The next animation shows the modeled winds for today. Can you see why I am forecasting weak winds for the Vista to Ledbetter to Ventura corridor? More later.

West Coast Wind Blog: A forecast decoded: Southern California, S. F. Bay and Southern California.

The Gorge Roars while AM eddies rule in the Bay Area and Southern California.

by Mike Godsey

So on a day like today if we had only ONE wind forecast discussion for the entire west coast it might read like this:

“A large North Pacific High spanning the waters from the west coast to N. of Hawaii brings strong winds near the coast. However as the NPH extends a ridge into the Pacific Northwest and far northern California it’s isobars tighten over the Gorge making for very strong winds. At the same time it’s isobars turn W. to E. over Northern California so northerly wind comes down the Central Valley. The ridge also encourages unfavorable NNW winds in the AM just off the California coast and a low pressure trough over the Central California coast and Southern California Bight. This means weak AM winds and an eddy outside the Golden Gate and in the Southern California bight and even near Pismo Beach. These eddies die midday and the winds in California improve.”

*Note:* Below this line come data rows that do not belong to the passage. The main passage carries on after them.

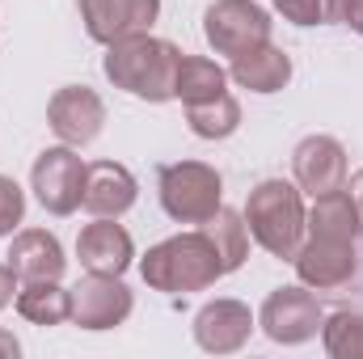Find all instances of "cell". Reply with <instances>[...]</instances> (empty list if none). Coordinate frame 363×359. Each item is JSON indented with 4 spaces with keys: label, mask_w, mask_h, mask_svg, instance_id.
<instances>
[{
    "label": "cell",
    "mask_w": 363,
    "mask_h": 359,
    "mask_svg": "<svg viewBox=\"0 0 363 359\" xmlns=\"http://www.w3.org/2000/svg\"><path fill=\"white\" fill-rule=\"evenodd\" d=\"M254 313H250V304H241V300H207L199 313H194V343L207 351V355H233V351H241L245 343H250V334H254Z\"/></svg>",
    "instance_id": "obj_13"
},
{
    "label": "cell",
    "mask_w": 363,
    "mask_h": 359,
    "mask_svg": "<svg viewBox=\"0 0 363 359\" xmlns=\"http://www.w3.org/2000/svg\"><path fill=\"white\" fill-rule=\"evenodd\" d=\"M342 21H347L355 34H363V0H351V4H347V17H342Z\"/></svg>",
    "instance_id": "obj_28"
},
{
    "label": "cell",
    "mask_w": 363,
    "mask_h": 359,
    "mask_svg": "<svg viewBox=\"0 0 363 359\" xmlns=\"http://www.w3.org/2000/svg\"><path fill=\"white\" fill-rule=\"evenodd\" d=\"M135 174L118 161H93L85 170V194H81V207L89 216H106V220H118L123 211L135 207Z\"/></svg>",
    "instance_id": "obj_15"
},
{
    "label": "cell",
    "mask_w": 363,
    "mask_h": 359,
    "mask_svg": "<svg viewBox=\"0 0 363 359\" xmlns=\"http://www.w3.org/2000/svg\"><path fill=\"white\" fill-rule=\"evenodd\" d=\"M161 13V0H81V21L93 43L110 47L131 34H148Z\"/></svg>",
    "instance_id": "obj_12"
},
{
    "label": "cell",
    "mask_w": 363,
    "mask_h": 359,
    "mask_svg": "<svg viewBox=\"0 0 363 359\" xmlns=\"http://www.w3.org/2000/svg\"><path fill=\"white\" fill-rule=\"evenodd\" d=\"M178 60H182L178 47L169 38H152V30H148V34H131V38L110 43L106 60H101V72L114 89L161 106V101L174 97Z\"/></svg>",
    "instance_id": "obj_1"
},
{
    "label": "cell",
    "mask_w": 363,
    "mask_h": 359,
    "mask_svg": "<svg viewBox=\"0 0 363 359\" xmlns=\"http://www.w3.org/2000/svg\"><path fill=\"white\" fill-rule=\"evenodd\" d=\"M271 4L291 26H317L321 21V0H271Z\"/></svg>",
    "instance_id": "obj_25"
},
{
    "label": "cell",
    "mask_w": 363,
    "mask_h": 359,
    "mask_svg": "<svg viewBox=\"0 0 363 359\" xmlns=\"http://www.w3.org/2000/svg\"><path fill=\"white\" fill-rule=\"evenodd\" d=\"M220 93H228V72L207 55H186L182 51L178 72H174V97L182 106H199V101H211Z\"/></svg>",
    "instance_id": "obj_19"
},
{
    "label": "cell",
    "mask_w": 363,
    "mask_h": 359,
    "mask_svg": "<svg viewBox=\"0 0 363 359\" xmlns=\"http://www.w3.org/2000/svg\"><path fill=\"white\" fill-rule=\"evenodd\" d=\"M347 194L355 199V207H359V220H363V170H355V174H351V182H347Z\"/></svg>",
    "instance_id": "obj_29"
},
{
    "label": "cell",
    "mask_w": 363,
    "mask_h": 359,
    "mask_svg": "<svg viewBox=\"0 0 363 359\" xmlns=\"http://www.w3.org/2000/svg\"><path fill=\"white\" fill-rule=\"evenodd\" d=\"M321 343L330 359H363V313L338 309L321 321Z\"/></svg>",
    "instance_id": "obj_23"
},
{
    "label": "cell",
    "mask_w": 363,
    "mask_h": 359,
    "mask_svg": "<svg viewBox=\"0 0 363 359\" xmlns=\"http://www.w3.org/2000/svg\"><path fill=\"white\" fill-rule=\"evenodd\" d=\"M199 228H203L207 241L216 245L224 275H233L237 267H245V258H250V224H245V211H233V207L220 203V211H216L211 220H203Z\"/></svg>",
    "instance_id": "obj_20"
},
{
    "label": "cell",
    "mask_w": 363,
    "mask_h": 359,
    "mask_svg": "<svg viewBox=\"0 0 363 359\" xmlns=\"http://www.w3.org/2000/svg\"><path fill=\"white\" fill-rule=\"evenodd\" d=\"M304 216H308L304 211V190L296 182L267 178L245 199L250 237L274 258H296V250L304 241Z\"/></svg>",
    "instance_id": "obj_3"
},
{
    "label": "cell",
    "mask_w": 363,
    "mask_h": 359,
    "mask_svg": "<svg viewBox=\"0 0 363 359\" xmlns=\"http://www.w3.org/2000/svg\"><path fill=\"white\" fill-rule=\"evenodd\" d=\"M17 355H21V343L9 330H0V359H17Z\"/></svg>",
    "instance_id": "obj_30"
},
{
    "label": "cell",
    "mask_w": 363,
    "mask_h": 359,
    "mask_svg": "<svg viewBox=\"0 0 363 359\" xmlns=\"http://www.w3.org/2000/svg\"><path fill=\"white\" fill-rule=\"evenodd\" d=\"M351 0H321V21H342Z\"/></svg>",
    "instance_id": "obj_27"
},
{
    "label": "cell",
    "mask_w": 363,
    "mask_h": 359,
    "mask_svg": "<svg viewBox=\"0 0 363 359\" xmlns=\"http://www.w3.org/2000/svg\"><path fill=\"white\" fill-rule=\"evenodd\" d=\"M17 313L30 326H64L72 321V287H60V279L26 283L17 292Z\"/></svg>",
    "instance_id": "obj_21"
},
{
    "label": "cell",
    "mask_w": 363,
    "mask_h": 359,
    "mask_svg": "<svg viewBox=\"0 0 363 359\" xmlns=\"http://www.w3.org/2000/svg\"><path fill=\"white\" fill-rule=\"evenodd\" d=\"M85 170L89 165L77 157L72 144L47 148L30 170V190L51 216H72L81 207V194H85Z\"/></svg>",
    "instance_id": "obj_7"
},
{
    "label": "cell",
    "mask_w": 363,
    "mask_h": 359,
    "mask_svg": "<svg viewBox=\"0 0 363 359\" xmlns=\"http://www.w3.org/2000/svg\"><path fill=\"white\" fill-rule=\"evenodd\" d=\"M131 287L123 275H85L72 287V321L81 330H114L131 317Z\"/></svg>",
    "instance_id": "obj_8"
},
{
    "label": "cell",
    "mask_w": 363,
    "mask_h": 359,
    "mask_svg": "<svg viewBox=\"0 0 363 359\" xmlns=\"http://www.w3.org/2000/svg\"><path fill=\"white\" fill-rule=\"evenodd\" d=\"M291 178L304 194H330L347 186V148L334 136H304L291 153Z\"/></svg>",
    "instance_id": "obj_10"
},
{
    "label": "cell",
    "mask_w": 363,
    "mask_h": 359,
    "mask_svg": "<svg viewBox=\"0 0 363 359\" xmlns=\"http://www.w3.org/2000/svg\"><path fill=\"white\" fill-rule=\"evenodd\" d=\"M296 275L313 292H334L355 279V241H334V237H308L296 250Z\"/></svg>",
    "instance_id": "obj_11"
},
{
    "label": "cell",
    "mask_w": 363,
    "mask_h": 359,
    "mask_svg": "<svg viewBox=\"0 0 363 359\" xmlns=\"http://www.w3.org/2000/svg\"><path fill=\"white\" fill-rule=\"evenodd\" d=\"M186 123L199 140H228L237 127H241V106L233 93H220L211 101H199V106H186Z\"/></svg>",
    "instance_id": "obj_22"
},
{
    "label": "cell",
    "mask_w": 363,
    "mask_h": 359,
    "mask_svg": "<svg viewBox=\"0 0 363 359\" xmlns=\"http://www.w3.org/2000/svg\"><path fill=\"white\" fill-rule=\"evenodd\" d=\"M161 207L178 224H203L224 203V178L203 161H174L161 170Z\"/></svg>",
    "instance_id": "obj_4"
},
{
    "label": "cell",
    "mask_w": 363,
    "mask_h": 359,
    "mask_svg": "<svg viewBox=\"0 0 363 359\" xmlns=\"http://www.w3.org/2000/svg\"><path fill=\"white\" fill-rule=\"evenodd\" d=\"M77 258L93 275H123L135 263V241L123 224H114L106 216H93V224H85L81 237H77Z\"/></svg>",
    "instance_id": "obj_14"
},
{
    "label": "cell",
    "mask_w": 363,
    "mask_h": 359,
    "mask_svg": "<svg viewBox=\"0 0 363 359\" xmlns=\"http://www.w3.org/2000/svg\"><path fill=\"white\" fill-rule=\"evenodd\" d=\"M140 275L152 292H169V296H186V292H203L211 287L224 267H220V254L216 245L207 241V233H178V237H165L161 245H152L140 263Z\"/></svg>",
    "instance_id": "obj_2"
},
{
    "label": "cell",
    "mask_w": 363,
    "mask_h": 359,
    "mask_svg": "<svg viewBox=\"0 0 363 359\" xmlns=\"http://www.w3.org/2000/svg\"><path fill=\"white\" fill-rule=\"evenodd\" d=\"M9 267L21 283H47V279H60L68 258H64V245L55 233L47 228H26L13 237L9 245Z\"/></svg>",
    "instance_id": "obj_16"
},
{
    "label": "cell",
    "mask_w": 363,
    "mask_h": 359,
    "mask_svg": "<svg viewBox=\"0 0 363 359\" xmlns=\"http://www.w3.org/2000/svg\"><path fill=\"white\" fill-rule=\"evenodd\" d=\"M13 292H17V275H13L9 263H0V313L13 304Z\"/></svg>",
    "instance_id": "obj_26"
},
{
    "label": "cell",
    "mask_w": 363,
    "mask_h": 359,
    "mask_svg": "<svg viewBox=\"0 0 363 359\" xmlns=\"http://www.w3.org/2000/svg\"><path fill=\"white\" fill-rule=\"evenodd\" d=\"M47 123L60 136V144L85 148L101 136L106 127V101L89 89V85H64L47 101Z\"/></svg>",
    "instance_id": "obj_9"
},
{
    "label": "cell",
    "mask_w": 363,
    "mask_h": 359,
    "mask_svg": "<svg viewBox=\"0 0 363 359\" xmlns=\"http://www.w3.org/2000/svg\"><path fill=\"white\" fill-rule=\"evenodd\" d=\"M203 38L216 55H245L262 43H271V13L254 0H216L203 13Z\"/></svg>",
    "instance_id": "obj_5"
},
{
    "label": "cell",
    "mask_w": 363,
    "mask_h": 359,
    "mask_svg": "<svg viewBox=\"0 0 363 359\" xmlns=\"http://www.w3.org/2000/svg\"><path fill=\"white\" fill-rule=\"evenodd\" d=\"M21 220H26V190L0 174V237H13Z\"/></svg>",
    "instance_id": "obj_24"
},
{
    "label": "cell",
    "mask_w": 363,
    "mask_h": 359,
    "mask_svg": "<svg viewBox=\"0 0 363 359\" xmlns=\"http://www.w3.org/2000/svg\"><path fill=\"white\" fill-rule=\"evenodd\" d=\"M363 233L359 207L355 199L342 190H330V194H317L308 216H304V237H334V241H355Z\"/></svg>",
    "instance_id": "obj_18"
},
{
    "label": "cell",
    "mask_w": 363,
    "mask_h": 359,
    "mask_svg": "<svg viewBox=\"0 0 363 359\" xmlns=\"http://www.w3.org/2000/svg\"><path fill=\"white\" fill-rule=\"evenodd\" d=\"M321 321H325V313H321L313 287H304V283L274 287L271 296L262 300V313H258L262 334L271 343H279V347H300V343L317 338L321 334Z\"/></svg>",
    "instance_id": "obj_6"
},
{
    "label": "cell",
    "mask_w": 363,
    "mask_h": 359,
    "mask_svg": "<svg viewBox=\"0 0 363 359\" xmlns=\"http://www.w3.org/2000/svg\"><path fill=\"white\" fill-rule=\"evenodd\" d=\"M228 81H237L250 93H279L291 81V55L283 47H274V43H262V47H254V51L233 60Z\"/></svg>",
    "instance_id": "obj_17"
}]
</instances>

Although this discussion sort of looks like English it, by necessity, uses some meteorology jargon.

Let’s start to decode this discussion using this imagery. First find the Gorge, Bay and Southern California in the image. Now look about 1000 miles to the west where the center of North Pacific High resides today. The NPH is a dome of high pressure created when air from way aloft descends and compresses creating higher pressure. This higher pressure air then spirals outward in a clockwise fashion which you see in the image above. The white lines are isobars and show areas of equal pressure. The closer the lines are to each other the greater the change in pressure. This is known as a pressure gradient. Notice how the isobars are really tight off the California coast and over the Gorge. The direction of the wind is at an angle to the isobars so the shape of the North Pacific High determines the winds direction unless topography steers the wind.

Now notice how the NPH has a bulge over the Pacific Northwest and far Northern California. This is called a surface ridge. In the case of the Gorge the ridge’s isobars run from N. to S. and they are packed close together. However the winds are funneled by the steep topography of the  Gorge so the winds is more W. to E. The narrow walls of the Gorge also accelerate the winds.

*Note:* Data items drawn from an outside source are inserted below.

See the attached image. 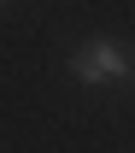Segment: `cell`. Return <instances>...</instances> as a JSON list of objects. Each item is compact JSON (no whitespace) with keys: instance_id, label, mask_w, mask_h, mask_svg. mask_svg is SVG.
<instances>
[{"instance_id":"cell-1","label":"cell","mask_w":135,"mask_h":153,"mask_svg":"<svg viewBox=\"0 0 135 153\" xmlns=\"http://www.w3.org/2000/svg\"><path fill=\"white\" fill-rule=\"evenodd\" d=\"M71 76H77L82 88H94V82H123V76H129V53H123L117 41H82L77 53H71Z\"/></svg>"},{"instance_id":"cell-2","label":"cell","mask_w":135,"mask_h":153,"mask_svg":"<svg viewBox=\"0 0 135 153\" xmlns=\"http://www.w3.org/2000/svg\"><path fill=\"white\" fill-rule=\"evenodd\" d=\"M129 76H135V59H129Z\"/></svg>"}]
</instances>
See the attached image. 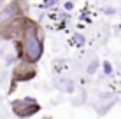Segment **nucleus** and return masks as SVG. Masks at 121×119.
Listing matches in <instances>:
<instances>
[{
    "mask_svg": "<svg viewBox=\"0 0 121 119\" xmlns=\"http://www.w3.org/2000/svg\"><path fill=\"white\" fill-rule=\"evenodd\" d=\"M12 109H14V112L18 114L19 117H28V116H32V114H35L40 107H39V103H37L35 100L25 98V100L14 102V103H12Z\"/></svg>",
    "mask_w": 121,
    "mask_h": 119,
    "instance_id": "2",
    "label": "nucleus"
},
{
    "mask_svg": "<svg viewBox=\"0 0 121 119\" xmlns=\"http://www.w3.org/2000/svg\"><path fill=\"white\" fill-rule=\"evenodd\" d=\"M25 16L23 2L21 0H12L9 5H5L0 11V37H4L9 32V28L18 21L19 18Z\"/></svg>",
    "mask_w": 121,
    "mask_h": 119,
    "instance_id": "1",
    "label": "nucleus"
}]
</instances>
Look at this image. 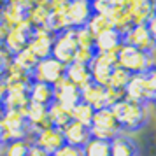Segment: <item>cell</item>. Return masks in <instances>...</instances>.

Next check out the bend in the ridge’s isobars from the surface ridge over Northern California. Note how they are oriented more W. to E. This means there is an N. to S. pressure gradient. This means northerly winds in the Central Valley.

Then check out the angle of the isobars just offshore of Northern California. Notice they are not parallel to the coast (this would promote NW winds) rather than being at an angle to the coast so the wind is more NNW. This angle to the wind is unfavorable since it makes harder for the ocean wind to curve into the Bay Area and the Southern California beaches.

One last variable to note. See the loop in the isobars extending up from Southern California and over the Bay Area and Central California coast? This is a surface low-pressure trough. This will make the AM wind very weak in that area.

The combo of the low-pressure trough and NNW ocean wind tends to cause counter-clockwise spinning eddies to spin just off the Golden Gate and for most of the Southern California Bight.

Today the NPH ridge retreats from over Northern California midday and the low-pressure trough retreats to the Central Valley. If this happens as expected the ocean winds is less NNW and eddies will die. So despite the gloomy start of the wind the winds conditions often improve at select sites.